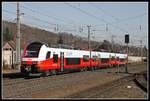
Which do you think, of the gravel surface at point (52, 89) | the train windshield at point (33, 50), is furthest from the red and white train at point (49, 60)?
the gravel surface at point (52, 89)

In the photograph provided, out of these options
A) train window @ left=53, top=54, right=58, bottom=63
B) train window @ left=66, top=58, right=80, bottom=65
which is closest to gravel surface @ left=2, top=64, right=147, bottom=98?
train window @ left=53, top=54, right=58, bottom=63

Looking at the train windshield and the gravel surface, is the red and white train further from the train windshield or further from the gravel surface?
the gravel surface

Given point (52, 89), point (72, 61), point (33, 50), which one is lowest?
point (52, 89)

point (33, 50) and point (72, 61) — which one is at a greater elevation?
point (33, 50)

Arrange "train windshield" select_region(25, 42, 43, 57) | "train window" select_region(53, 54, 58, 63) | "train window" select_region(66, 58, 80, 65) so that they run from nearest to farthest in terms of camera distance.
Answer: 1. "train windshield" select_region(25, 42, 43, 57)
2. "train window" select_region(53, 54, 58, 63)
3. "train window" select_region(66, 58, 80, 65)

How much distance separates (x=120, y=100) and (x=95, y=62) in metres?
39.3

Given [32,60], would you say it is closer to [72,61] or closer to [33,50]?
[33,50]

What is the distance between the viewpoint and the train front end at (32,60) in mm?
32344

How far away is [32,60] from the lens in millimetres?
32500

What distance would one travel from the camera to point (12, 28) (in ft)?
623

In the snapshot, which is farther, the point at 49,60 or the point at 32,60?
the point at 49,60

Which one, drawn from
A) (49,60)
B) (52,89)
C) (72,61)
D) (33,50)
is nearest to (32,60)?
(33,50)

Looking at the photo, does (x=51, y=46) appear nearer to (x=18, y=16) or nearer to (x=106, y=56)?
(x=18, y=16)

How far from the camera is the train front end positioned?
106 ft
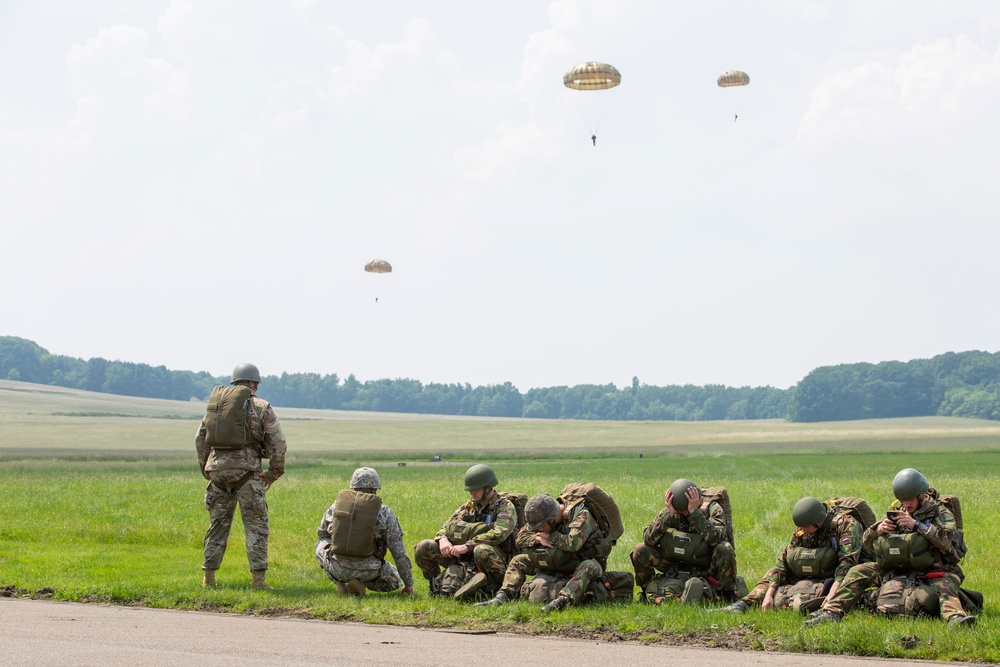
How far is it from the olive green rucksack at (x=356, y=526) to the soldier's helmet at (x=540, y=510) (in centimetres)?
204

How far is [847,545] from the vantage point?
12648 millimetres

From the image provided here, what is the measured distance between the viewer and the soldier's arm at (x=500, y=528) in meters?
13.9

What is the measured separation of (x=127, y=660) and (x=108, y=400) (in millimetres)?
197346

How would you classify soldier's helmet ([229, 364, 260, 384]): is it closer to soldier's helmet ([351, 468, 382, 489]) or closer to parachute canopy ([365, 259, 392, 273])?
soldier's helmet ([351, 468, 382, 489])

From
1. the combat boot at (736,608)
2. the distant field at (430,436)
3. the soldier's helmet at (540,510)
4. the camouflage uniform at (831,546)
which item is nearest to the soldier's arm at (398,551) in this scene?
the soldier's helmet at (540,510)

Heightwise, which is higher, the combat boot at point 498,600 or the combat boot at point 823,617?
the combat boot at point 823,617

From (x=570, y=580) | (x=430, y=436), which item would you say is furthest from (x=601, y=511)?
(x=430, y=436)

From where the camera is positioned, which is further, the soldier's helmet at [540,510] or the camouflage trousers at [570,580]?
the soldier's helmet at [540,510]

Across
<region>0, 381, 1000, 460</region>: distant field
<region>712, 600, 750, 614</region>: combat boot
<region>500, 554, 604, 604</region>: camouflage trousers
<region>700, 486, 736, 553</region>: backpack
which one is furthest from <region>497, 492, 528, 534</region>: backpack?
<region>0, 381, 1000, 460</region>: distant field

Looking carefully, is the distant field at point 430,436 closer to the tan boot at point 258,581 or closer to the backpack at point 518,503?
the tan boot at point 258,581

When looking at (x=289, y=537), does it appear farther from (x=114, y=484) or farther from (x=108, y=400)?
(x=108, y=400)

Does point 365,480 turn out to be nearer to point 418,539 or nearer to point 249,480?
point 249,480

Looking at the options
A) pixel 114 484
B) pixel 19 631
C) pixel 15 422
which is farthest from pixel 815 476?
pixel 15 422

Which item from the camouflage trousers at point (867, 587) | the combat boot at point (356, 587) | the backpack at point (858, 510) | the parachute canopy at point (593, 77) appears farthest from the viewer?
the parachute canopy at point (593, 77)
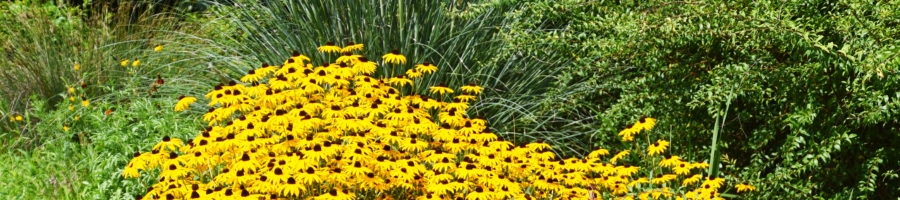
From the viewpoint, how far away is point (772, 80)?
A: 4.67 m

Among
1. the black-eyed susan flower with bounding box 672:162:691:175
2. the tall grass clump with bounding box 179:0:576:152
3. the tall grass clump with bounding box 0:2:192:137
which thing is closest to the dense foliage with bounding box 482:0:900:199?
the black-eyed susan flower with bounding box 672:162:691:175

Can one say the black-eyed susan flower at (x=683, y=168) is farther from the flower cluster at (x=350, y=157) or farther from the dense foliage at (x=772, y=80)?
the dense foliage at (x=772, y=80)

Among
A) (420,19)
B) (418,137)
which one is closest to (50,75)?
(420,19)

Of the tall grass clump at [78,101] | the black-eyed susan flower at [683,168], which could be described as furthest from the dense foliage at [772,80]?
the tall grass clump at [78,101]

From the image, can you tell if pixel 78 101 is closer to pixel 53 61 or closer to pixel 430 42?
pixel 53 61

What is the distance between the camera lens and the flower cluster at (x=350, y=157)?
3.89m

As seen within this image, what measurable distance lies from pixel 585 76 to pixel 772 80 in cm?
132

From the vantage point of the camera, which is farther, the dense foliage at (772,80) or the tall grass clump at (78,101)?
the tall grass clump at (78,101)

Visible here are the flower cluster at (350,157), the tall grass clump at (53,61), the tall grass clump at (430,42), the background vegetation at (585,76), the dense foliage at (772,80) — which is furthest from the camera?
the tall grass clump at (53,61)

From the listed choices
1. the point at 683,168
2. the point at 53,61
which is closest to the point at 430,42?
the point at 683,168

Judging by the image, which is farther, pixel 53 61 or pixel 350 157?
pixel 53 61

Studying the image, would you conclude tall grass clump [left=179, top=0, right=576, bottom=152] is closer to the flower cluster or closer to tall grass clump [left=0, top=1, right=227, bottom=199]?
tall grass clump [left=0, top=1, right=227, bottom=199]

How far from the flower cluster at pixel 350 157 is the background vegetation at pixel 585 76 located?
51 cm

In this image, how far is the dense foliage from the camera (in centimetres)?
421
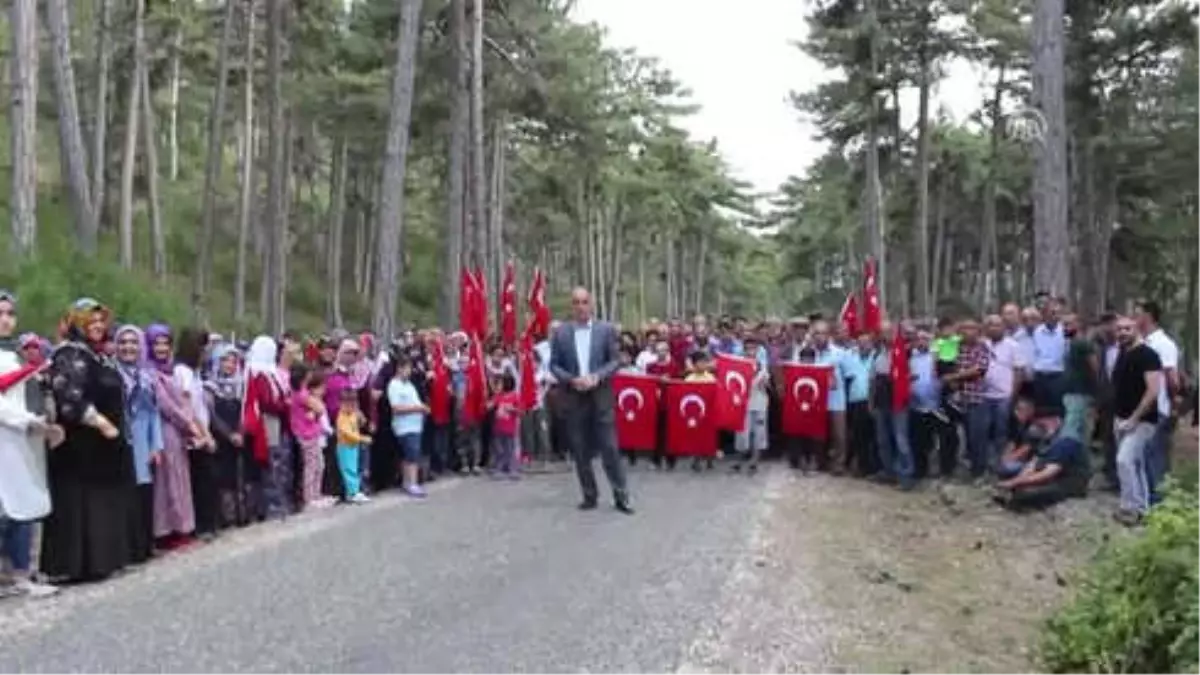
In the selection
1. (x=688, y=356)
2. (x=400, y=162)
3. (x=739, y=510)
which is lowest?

==========

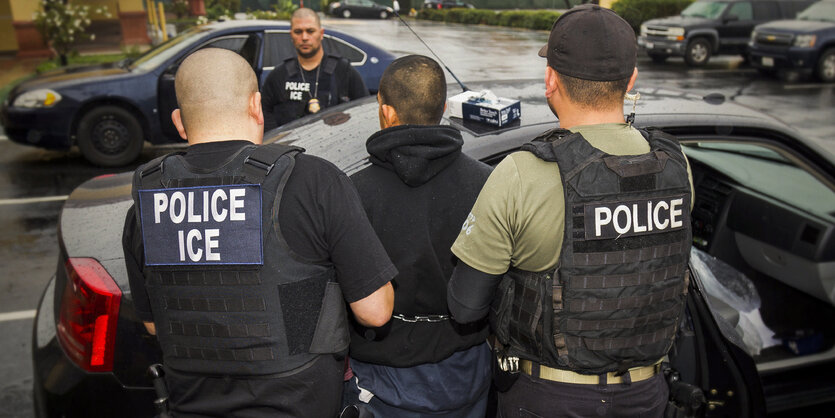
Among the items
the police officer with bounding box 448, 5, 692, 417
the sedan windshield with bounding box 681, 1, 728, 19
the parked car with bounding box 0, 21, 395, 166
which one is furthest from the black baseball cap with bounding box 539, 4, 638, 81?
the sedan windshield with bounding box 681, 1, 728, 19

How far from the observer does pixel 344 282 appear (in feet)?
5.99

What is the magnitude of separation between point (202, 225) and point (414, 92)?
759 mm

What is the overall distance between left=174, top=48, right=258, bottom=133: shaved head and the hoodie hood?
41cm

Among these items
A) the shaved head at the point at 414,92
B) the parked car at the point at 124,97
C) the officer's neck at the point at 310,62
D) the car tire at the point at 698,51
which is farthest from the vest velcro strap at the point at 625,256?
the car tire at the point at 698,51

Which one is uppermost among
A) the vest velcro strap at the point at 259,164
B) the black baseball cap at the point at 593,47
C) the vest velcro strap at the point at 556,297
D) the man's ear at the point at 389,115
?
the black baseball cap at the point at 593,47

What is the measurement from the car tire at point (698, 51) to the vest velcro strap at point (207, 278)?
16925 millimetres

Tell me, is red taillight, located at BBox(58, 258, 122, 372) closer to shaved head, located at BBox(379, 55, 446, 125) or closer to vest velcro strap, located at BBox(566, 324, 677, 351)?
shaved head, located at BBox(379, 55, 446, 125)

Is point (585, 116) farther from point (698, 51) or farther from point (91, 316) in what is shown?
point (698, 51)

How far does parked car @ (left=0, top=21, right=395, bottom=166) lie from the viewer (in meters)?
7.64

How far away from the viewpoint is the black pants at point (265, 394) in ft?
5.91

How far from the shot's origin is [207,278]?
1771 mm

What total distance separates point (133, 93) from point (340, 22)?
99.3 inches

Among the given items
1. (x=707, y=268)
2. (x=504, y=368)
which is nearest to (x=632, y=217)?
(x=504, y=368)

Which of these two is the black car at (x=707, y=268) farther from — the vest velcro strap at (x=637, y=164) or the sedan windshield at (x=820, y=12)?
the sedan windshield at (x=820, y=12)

==========

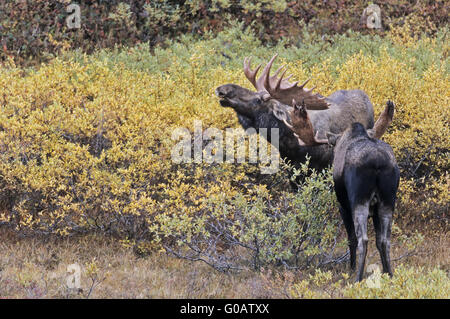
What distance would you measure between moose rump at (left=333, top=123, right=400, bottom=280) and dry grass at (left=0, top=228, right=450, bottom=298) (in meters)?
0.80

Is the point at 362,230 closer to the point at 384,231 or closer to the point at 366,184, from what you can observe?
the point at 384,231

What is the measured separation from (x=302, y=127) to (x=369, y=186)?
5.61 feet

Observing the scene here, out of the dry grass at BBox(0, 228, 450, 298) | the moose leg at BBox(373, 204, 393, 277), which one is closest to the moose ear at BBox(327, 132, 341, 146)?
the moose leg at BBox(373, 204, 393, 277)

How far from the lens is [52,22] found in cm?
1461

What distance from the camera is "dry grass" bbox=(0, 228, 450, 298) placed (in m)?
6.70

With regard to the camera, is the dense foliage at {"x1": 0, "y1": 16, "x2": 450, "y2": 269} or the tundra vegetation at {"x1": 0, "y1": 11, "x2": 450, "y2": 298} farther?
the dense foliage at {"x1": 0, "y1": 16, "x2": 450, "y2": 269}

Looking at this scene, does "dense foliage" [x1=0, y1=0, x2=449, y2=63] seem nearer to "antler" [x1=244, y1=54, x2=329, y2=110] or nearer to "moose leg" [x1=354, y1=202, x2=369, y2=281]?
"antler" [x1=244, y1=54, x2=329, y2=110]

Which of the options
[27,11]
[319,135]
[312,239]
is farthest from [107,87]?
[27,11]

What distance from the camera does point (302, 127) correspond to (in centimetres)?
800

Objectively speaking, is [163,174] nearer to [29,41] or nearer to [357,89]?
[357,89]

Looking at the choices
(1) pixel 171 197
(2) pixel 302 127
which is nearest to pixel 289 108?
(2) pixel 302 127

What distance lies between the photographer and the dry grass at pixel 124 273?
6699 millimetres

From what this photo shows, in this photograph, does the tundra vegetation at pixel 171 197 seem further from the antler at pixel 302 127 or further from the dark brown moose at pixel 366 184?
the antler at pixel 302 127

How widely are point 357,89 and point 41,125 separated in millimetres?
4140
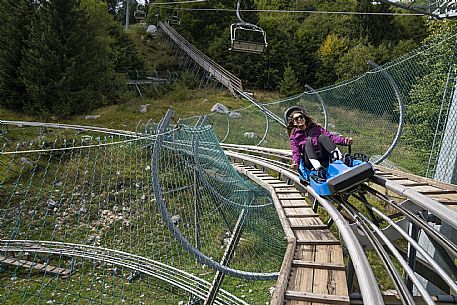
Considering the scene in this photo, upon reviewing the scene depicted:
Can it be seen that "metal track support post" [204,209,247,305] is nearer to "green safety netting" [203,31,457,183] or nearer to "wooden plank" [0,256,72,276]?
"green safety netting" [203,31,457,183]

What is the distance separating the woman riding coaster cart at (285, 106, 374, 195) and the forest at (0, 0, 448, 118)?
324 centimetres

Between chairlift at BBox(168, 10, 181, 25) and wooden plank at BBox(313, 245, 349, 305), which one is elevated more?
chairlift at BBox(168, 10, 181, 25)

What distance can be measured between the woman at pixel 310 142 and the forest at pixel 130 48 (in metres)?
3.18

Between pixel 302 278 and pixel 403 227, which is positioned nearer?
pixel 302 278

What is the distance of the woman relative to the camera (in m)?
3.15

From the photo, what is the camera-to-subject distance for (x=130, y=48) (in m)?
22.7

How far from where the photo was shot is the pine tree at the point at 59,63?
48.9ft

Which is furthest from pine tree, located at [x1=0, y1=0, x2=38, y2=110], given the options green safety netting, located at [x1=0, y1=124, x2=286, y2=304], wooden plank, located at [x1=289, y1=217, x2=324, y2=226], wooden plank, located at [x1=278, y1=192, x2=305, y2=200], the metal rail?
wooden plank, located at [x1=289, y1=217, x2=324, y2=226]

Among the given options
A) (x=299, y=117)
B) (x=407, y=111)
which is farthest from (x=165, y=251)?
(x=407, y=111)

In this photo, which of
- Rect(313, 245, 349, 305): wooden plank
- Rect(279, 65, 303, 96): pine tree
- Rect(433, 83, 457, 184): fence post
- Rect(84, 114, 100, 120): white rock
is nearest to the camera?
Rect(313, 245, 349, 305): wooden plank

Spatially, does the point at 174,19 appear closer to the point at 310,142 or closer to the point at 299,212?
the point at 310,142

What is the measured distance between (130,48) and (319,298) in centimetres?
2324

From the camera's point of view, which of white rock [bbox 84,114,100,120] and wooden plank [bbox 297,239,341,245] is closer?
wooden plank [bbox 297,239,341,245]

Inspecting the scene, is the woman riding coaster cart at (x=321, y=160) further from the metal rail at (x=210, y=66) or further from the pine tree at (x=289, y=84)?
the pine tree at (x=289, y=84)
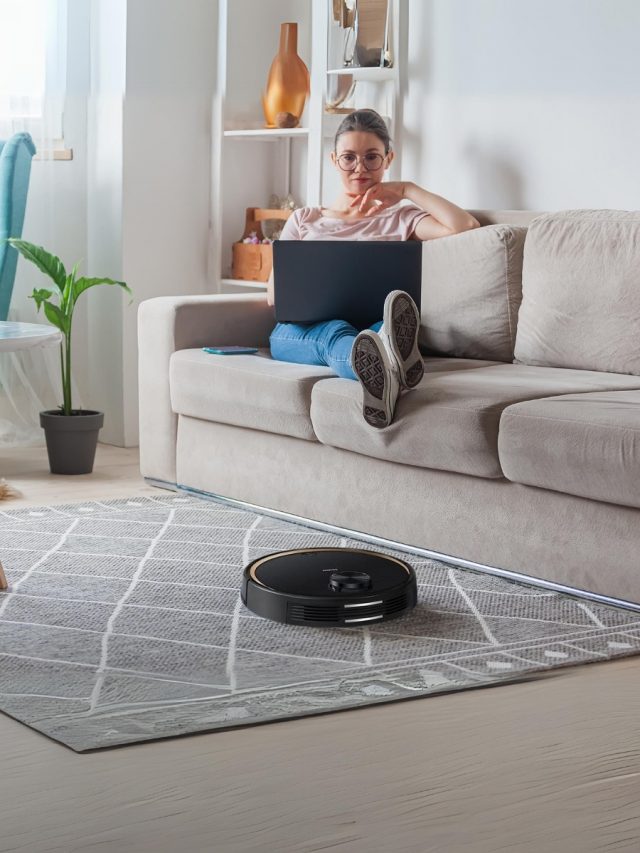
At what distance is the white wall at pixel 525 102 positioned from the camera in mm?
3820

==========

*Aim of the task*
Please pull out every line of the records above that contains the word "black".

*Response to the task*
1. the black-eyed susan flower with bounding box 672:162:691:175
the black-eyed susan flower with bounding box 672:162:691:175
Can one say the black-eyed susan flower at (x=683, y=168) is farther from the flower cluster at (x=350, y=157) or farther from the dense foliage at (x=772, y=80)?
Of the tall grass clump at [78,101] | the black-eyed susan flower at [683,168], which could be described as furthest from the dense foliage at [772,80]?
which one is furthest from the black baseball cap with bounding box 539, 4, 638, 81?
B) the black baseball cap at the point at 593,47
the black baseball cap at the point at 593,47
How far away from the viewpoint is the black pants at point (265, 394) in ft?
Which of these two is the black car at (x=707, y=268) farther from — the vest velcro strap at (x=637, y=164) or the sedan windshield at (x=820, y=12)?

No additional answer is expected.